At the moment, the fashionable focus for worries about the future is global warming. It is probably a real problem and perhaps something should at some point be done about it. But, despite all the public furor and images of flooded cities, on current evidence it is not a very large problem. The latest estimates from the United Nations International Panel on Climate Change (IPCC) predict, if nothing is done, a sea level rise of a foot or two by the end of the century, an increase in average temperature of a few degrees, and perhaps a small increase in the frequency and force of hurricanes. It is possible that those predictions will turn out to be far too modest, but they are what we currently have to work with.
At least three of the technologies I discuss in this book—nanotech, biotech, and artificial intelligence (AI)—have the potential to wipe out our species well before the end of the century. They also have the potential to create a future sufficiently rich and technologically advanced to make global warming a problem that can be solved at the cost of the spare cash of a few philanthropists. Other technologies might create futures strikingly different from the present in a wide variety of ways: a radically more, or radically less, free society than we now live in, more privacy than humans have ever known or less, humans living like gods or like slaves. Their consequences will affect not only law but marriage, parenting, political institutions, businesses, life, death, and much else.
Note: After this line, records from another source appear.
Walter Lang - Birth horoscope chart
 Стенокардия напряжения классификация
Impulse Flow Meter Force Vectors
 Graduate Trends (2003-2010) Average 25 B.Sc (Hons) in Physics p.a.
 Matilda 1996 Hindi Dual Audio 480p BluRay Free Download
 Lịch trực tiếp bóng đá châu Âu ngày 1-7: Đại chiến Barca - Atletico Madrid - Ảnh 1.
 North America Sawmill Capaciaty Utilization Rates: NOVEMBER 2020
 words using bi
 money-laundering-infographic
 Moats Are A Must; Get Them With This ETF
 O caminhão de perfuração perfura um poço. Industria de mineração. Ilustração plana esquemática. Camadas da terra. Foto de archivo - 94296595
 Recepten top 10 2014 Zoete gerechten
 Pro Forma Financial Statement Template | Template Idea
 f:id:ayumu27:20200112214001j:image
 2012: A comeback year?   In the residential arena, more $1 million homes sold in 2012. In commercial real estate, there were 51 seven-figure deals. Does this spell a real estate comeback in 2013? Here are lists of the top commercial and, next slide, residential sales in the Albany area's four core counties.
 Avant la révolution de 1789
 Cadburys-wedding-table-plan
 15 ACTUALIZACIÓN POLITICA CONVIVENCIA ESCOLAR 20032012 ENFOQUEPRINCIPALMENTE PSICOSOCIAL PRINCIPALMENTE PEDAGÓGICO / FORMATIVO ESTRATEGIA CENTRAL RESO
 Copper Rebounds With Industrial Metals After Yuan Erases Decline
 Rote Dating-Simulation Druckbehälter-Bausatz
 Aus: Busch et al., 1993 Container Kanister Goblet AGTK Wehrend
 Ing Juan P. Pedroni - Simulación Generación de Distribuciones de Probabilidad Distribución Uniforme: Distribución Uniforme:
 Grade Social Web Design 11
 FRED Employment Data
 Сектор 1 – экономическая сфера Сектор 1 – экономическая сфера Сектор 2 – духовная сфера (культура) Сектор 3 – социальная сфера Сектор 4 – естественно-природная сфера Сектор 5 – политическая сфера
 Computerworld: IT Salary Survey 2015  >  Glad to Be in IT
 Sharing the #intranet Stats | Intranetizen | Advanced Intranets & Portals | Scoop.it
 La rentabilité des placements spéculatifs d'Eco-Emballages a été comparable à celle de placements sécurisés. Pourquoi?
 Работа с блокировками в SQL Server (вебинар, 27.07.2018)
I am not a prophet; any one of the technologies I discuss may turn out to be a wet firecracker. It only takes one that does not to remake the world. Looking at some candidates will make us a little better prepared if one of those revolutions turns out to be real. Perhaps more important, after we have thought about how to adapt to any of ten possible revolutions, we will at least have a head start when the eleventh drops on us out of the blue. The conclusion I want readers to draw from this book is not that any one of the futures I sketch is going to happen. The conclusion I want them to draw is that the future is radically uncertain. In interesting ways.
And that it is worth starting to think about the possibilities, and how to deal with them, now.
Editor’s Note: This is excerpted from Friedman’s book, Future Imperfect (Cambridge University Press, 2008).